Your objective: Where a line in the entries below contains the word "Giraffa", count it. Return the total alone.

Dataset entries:
□ □ □ □

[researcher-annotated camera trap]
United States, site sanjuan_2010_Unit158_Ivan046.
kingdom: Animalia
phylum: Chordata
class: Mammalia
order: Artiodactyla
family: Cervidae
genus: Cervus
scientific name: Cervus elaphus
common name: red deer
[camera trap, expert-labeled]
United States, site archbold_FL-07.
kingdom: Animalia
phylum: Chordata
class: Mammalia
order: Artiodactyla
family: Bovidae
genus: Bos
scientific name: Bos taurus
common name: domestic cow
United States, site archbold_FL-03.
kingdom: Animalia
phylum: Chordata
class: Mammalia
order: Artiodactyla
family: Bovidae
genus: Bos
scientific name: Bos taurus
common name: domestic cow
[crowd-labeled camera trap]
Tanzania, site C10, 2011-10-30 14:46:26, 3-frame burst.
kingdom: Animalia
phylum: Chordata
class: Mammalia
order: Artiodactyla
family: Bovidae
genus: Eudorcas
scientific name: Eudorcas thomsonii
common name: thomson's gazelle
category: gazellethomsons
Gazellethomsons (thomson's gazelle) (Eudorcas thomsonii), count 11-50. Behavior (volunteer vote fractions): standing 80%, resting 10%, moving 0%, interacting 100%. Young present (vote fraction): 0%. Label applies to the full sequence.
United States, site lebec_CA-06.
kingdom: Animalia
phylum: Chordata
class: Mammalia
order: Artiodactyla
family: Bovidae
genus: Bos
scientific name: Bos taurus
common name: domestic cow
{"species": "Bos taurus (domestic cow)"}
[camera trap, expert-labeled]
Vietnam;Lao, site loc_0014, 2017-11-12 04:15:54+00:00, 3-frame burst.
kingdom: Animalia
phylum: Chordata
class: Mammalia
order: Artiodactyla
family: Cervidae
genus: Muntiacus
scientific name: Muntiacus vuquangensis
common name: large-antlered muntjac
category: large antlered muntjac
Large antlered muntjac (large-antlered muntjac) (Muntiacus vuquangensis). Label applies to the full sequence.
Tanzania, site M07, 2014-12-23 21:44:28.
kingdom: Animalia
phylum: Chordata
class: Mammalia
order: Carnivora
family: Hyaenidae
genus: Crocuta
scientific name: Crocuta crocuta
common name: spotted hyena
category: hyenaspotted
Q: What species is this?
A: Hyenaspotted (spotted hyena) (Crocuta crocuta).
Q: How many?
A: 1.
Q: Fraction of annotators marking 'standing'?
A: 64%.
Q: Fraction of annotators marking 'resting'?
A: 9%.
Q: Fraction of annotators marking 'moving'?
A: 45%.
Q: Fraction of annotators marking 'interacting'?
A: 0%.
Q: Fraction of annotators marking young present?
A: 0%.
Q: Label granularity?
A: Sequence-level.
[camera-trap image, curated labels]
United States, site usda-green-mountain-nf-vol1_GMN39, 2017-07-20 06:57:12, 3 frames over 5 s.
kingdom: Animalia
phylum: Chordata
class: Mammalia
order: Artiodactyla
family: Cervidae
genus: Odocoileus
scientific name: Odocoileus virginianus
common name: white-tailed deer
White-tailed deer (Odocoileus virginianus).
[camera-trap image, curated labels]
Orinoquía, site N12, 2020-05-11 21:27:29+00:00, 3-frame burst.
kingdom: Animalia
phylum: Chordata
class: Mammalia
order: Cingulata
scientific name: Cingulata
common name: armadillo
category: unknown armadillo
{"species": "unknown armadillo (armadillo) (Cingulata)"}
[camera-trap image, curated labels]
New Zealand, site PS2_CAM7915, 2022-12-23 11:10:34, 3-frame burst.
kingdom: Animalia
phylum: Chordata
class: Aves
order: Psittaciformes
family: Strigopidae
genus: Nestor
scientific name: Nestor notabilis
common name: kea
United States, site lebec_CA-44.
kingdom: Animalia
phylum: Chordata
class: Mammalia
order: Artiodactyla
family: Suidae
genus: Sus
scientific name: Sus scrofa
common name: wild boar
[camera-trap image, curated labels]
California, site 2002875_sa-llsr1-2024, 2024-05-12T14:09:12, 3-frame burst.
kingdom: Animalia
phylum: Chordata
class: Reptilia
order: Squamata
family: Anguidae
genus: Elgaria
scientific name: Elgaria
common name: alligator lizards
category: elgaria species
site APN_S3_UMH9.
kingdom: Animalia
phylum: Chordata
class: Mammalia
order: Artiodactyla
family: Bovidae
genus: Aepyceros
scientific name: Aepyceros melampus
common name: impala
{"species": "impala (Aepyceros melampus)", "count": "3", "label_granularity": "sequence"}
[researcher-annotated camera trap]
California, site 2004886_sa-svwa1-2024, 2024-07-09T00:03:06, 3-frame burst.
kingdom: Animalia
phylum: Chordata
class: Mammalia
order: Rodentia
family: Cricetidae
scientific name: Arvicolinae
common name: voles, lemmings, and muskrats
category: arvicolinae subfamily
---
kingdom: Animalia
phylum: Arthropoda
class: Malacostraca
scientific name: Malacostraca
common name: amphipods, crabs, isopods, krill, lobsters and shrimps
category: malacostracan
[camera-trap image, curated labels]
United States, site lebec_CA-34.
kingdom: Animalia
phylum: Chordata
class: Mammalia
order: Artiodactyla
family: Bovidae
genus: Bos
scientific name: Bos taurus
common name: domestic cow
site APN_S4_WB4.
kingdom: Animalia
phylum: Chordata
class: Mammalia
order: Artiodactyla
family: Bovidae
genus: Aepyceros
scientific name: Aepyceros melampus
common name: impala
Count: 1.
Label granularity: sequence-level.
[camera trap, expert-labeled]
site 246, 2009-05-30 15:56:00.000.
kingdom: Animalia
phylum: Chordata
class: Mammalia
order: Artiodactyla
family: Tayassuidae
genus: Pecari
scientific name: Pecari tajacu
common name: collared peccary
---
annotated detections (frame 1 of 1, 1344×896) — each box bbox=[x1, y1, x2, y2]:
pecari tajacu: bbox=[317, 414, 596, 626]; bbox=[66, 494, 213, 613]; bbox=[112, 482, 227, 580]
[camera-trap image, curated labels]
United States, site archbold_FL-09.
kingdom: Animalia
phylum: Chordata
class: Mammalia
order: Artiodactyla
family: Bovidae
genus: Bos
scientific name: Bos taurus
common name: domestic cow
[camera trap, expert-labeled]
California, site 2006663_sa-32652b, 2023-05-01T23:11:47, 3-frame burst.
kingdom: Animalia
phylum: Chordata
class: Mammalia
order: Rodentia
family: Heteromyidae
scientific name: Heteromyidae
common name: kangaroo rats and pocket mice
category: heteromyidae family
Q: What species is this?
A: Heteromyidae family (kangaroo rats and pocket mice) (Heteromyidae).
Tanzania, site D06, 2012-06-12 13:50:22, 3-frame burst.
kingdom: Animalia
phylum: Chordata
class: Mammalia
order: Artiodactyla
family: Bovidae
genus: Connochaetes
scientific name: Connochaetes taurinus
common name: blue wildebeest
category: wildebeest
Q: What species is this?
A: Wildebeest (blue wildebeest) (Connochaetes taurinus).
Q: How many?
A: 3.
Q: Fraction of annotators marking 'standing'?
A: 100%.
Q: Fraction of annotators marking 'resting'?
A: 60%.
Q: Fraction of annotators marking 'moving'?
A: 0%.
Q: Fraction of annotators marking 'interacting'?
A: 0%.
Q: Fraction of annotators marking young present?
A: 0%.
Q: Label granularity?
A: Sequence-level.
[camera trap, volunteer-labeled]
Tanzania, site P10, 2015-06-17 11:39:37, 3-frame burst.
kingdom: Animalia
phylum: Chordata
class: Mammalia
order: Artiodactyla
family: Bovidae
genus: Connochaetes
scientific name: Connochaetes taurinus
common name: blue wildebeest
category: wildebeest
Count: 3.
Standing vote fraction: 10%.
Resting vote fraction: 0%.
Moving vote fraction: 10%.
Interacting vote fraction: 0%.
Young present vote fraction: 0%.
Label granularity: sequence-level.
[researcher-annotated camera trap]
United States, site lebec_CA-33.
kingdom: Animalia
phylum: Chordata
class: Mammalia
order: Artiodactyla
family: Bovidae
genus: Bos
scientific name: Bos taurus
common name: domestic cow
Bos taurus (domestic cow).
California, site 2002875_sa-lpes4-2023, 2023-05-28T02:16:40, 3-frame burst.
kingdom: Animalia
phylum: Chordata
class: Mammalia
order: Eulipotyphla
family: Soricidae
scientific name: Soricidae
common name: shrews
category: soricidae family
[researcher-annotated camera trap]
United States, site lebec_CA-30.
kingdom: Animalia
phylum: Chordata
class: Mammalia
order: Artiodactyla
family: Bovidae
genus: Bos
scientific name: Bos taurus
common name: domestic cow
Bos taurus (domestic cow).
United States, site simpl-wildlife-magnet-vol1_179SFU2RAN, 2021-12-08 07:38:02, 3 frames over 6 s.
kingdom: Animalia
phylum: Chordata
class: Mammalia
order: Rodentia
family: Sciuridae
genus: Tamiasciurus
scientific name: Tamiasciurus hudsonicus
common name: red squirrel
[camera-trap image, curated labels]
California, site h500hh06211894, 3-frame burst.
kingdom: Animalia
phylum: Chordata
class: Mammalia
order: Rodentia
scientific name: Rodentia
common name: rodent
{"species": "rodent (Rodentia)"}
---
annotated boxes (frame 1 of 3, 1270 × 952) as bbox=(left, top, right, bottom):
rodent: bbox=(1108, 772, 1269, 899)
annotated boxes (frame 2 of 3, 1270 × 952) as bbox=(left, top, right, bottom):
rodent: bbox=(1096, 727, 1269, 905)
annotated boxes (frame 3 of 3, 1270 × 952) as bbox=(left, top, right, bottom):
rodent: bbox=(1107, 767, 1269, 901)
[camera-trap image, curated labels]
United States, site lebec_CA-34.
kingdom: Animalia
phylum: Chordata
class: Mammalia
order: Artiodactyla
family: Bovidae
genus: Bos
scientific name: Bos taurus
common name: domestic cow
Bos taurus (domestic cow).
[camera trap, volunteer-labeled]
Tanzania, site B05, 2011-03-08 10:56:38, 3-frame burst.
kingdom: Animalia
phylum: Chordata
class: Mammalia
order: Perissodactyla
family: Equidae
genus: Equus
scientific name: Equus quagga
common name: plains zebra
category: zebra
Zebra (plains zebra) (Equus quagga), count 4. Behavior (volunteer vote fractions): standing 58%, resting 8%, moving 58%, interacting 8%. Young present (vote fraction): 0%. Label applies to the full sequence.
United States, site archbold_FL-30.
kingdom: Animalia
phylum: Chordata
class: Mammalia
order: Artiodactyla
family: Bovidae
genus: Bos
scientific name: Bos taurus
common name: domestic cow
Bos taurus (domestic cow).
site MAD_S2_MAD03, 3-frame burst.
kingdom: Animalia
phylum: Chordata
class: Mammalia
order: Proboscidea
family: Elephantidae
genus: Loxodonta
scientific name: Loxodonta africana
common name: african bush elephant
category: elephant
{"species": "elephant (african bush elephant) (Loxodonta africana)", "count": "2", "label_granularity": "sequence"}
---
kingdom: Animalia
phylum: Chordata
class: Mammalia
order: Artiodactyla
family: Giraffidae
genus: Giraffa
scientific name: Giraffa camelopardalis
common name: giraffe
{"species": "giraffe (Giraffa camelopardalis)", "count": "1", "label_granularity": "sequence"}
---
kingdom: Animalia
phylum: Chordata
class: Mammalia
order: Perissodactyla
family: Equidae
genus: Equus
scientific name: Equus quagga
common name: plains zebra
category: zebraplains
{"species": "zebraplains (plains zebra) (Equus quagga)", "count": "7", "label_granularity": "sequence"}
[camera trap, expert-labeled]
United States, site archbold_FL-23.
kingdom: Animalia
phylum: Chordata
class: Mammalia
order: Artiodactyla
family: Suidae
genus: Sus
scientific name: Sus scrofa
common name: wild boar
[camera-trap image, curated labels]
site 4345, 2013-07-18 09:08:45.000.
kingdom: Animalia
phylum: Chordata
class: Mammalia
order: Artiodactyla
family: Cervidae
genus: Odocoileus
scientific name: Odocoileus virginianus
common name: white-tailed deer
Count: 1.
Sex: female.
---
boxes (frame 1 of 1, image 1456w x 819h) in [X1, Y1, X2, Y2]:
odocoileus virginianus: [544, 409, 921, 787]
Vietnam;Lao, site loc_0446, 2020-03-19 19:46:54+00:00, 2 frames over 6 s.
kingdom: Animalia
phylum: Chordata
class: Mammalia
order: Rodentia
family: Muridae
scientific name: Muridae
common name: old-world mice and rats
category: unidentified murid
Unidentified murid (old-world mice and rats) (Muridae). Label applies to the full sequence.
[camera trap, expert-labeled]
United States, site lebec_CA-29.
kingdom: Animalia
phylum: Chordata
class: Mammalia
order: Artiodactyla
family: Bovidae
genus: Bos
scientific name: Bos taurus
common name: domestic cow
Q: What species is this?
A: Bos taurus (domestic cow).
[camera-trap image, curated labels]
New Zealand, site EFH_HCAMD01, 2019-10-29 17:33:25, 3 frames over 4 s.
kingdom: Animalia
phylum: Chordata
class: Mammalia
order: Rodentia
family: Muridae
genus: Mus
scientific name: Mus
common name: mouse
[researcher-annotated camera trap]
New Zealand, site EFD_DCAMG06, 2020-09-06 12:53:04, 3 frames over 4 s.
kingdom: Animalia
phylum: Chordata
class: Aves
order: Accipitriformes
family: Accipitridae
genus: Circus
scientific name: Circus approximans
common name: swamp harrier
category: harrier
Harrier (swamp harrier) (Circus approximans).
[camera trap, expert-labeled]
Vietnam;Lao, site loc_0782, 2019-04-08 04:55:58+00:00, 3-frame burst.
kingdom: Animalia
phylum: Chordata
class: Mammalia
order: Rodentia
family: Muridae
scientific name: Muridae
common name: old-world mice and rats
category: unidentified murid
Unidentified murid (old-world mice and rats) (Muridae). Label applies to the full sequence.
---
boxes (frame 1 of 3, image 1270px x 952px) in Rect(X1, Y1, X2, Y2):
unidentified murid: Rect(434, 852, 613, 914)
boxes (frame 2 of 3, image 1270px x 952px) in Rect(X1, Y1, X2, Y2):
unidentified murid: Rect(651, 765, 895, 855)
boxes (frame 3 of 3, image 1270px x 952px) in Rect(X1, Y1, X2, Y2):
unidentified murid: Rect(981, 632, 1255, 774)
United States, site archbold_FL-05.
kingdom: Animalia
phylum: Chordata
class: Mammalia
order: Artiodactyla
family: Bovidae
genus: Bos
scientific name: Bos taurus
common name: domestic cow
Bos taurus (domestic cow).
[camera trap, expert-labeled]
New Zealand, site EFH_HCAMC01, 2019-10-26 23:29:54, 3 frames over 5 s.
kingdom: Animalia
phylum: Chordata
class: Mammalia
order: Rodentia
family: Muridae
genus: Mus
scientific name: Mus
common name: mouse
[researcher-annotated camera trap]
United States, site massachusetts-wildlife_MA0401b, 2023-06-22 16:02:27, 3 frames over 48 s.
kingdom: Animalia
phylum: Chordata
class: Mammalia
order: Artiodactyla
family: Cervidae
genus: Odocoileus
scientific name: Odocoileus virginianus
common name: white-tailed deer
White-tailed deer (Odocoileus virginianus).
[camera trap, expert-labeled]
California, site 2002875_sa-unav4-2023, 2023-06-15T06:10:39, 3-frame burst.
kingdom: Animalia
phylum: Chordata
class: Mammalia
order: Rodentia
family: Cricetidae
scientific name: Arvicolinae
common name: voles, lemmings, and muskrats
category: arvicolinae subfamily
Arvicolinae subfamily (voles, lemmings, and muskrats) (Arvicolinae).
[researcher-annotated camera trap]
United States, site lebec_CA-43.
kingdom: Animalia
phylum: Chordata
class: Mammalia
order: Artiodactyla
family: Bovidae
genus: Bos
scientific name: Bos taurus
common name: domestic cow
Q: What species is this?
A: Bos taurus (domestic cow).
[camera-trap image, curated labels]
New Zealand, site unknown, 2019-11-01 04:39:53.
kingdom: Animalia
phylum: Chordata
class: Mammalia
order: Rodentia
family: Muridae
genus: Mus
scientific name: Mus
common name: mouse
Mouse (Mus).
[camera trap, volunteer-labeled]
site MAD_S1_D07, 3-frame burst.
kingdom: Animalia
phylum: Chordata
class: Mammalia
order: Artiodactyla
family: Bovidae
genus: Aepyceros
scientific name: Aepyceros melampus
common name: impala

□ □ □ □

Response to this task: 3